- _Task prompt_
Switch "green foliage" to "leafy greenery" throughout the records below, leaving every other word untouched.

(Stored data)
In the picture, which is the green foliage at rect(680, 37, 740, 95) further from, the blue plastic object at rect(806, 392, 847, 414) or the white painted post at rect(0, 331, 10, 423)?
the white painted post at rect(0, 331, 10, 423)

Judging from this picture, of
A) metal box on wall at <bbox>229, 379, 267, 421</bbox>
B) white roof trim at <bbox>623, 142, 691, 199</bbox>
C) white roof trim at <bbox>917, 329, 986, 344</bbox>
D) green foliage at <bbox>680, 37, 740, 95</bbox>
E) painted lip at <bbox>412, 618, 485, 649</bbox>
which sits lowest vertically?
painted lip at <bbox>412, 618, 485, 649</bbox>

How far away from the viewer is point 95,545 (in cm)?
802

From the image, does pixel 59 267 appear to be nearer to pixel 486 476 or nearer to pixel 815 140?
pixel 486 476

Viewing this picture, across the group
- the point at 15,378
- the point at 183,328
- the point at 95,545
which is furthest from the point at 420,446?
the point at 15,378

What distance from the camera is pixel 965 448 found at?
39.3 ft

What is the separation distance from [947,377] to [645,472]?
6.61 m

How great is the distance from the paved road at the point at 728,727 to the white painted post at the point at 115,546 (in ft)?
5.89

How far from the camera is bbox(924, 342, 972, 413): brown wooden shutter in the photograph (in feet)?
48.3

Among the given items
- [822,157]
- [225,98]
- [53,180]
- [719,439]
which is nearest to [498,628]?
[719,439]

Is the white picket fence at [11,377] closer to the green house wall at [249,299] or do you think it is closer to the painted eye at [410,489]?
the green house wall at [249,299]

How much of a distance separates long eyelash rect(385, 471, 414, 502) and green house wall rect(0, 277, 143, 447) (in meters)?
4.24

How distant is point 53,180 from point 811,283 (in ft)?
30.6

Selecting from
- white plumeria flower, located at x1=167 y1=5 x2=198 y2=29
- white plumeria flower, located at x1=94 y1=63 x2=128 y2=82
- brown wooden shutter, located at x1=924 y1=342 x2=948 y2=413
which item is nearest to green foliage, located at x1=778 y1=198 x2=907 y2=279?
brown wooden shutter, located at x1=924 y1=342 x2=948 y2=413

- _Output of the exercise_
In the picture, which is the leafy greenery at rect(680, 37, 740, 95) further from, the blue plastic object at rect(806, 392, 847, 414) or the white painted post at rect(0, 331, 10, 423)?
the white painted post at rect(0, 331, 10, 423)

Judging from this picture, of
A) metal box on wall at <bbox>229, 379, 267, 421</bbox>
B) white roof trim at <bbox>623, 142, 691, 199</bbox>
C) white roof trim at <bbox>917, 329, 986, 344</bbox>
D) leafy greenery at <bbox>680, 37, 740, 95</bbox>
E) painted lip at <bbox>412, 618, 485, 649</bbox>
which sits lowest vertically?
painted lip at <bbox>412, 618, 485, 649</bbox>

How far away from the viewer is point 95,545 (in cm)?
802

From the image, does pixel 59 267 appear to be nearer to pixel 486 476 or nearer to pixel 815 140?
pixel 486 476

Viewing this picture, across the group
- the point at 15,378
- the point at 183,328
- the point at 95,545
which is furthest from the point at 420,446?
the point at 15,378

What distance from the camera is pixel 965 448 found at?
39.3 ft

What is the separation distance from [947,377] to [645,472]?
6.61 m

How great is the distance from the paved road at the point at 728,727 to the white painted post at the point at 115,546 (in ft)?
5.89

How far from the camera is bbox(924, 342, 972, 413): brown wooden shutter in the photograph (in feet)?
48.3

Among the given items
- [822,157]
- [225,98]
- [53,180]
- [719,439]
which is nearest to [498,628]?
[719,439]

Is the white picket fence at [11,377] closer to the green house wall at [249,299] or do you think it is closer to the painted eye at [410,489]?
the green house wall at [249,299]

How much of a distance separates long eyelash rect(385, 471, 414, 502) and green house wall rect(0, 277, 143, 447) (in meters)?
4.24

How distant is point 53,180 from point 811,283 (in ft)?
30.6

Selecting from
- white plumeria flower, located at x1=167 y1=5 x2=198 y2=29
- white plumeria flower, located at x1=94 y1=63 x2=128 y2=82
- brown wooden shutter, located at x1=924 y1=342 x2=948 y2=413
which item is nearest to leafy greenery, located at x1=778 y1=198 x2=907 y2=279?
brown wooden shutter, located at x1=924 y1=342 x2=948 y2=413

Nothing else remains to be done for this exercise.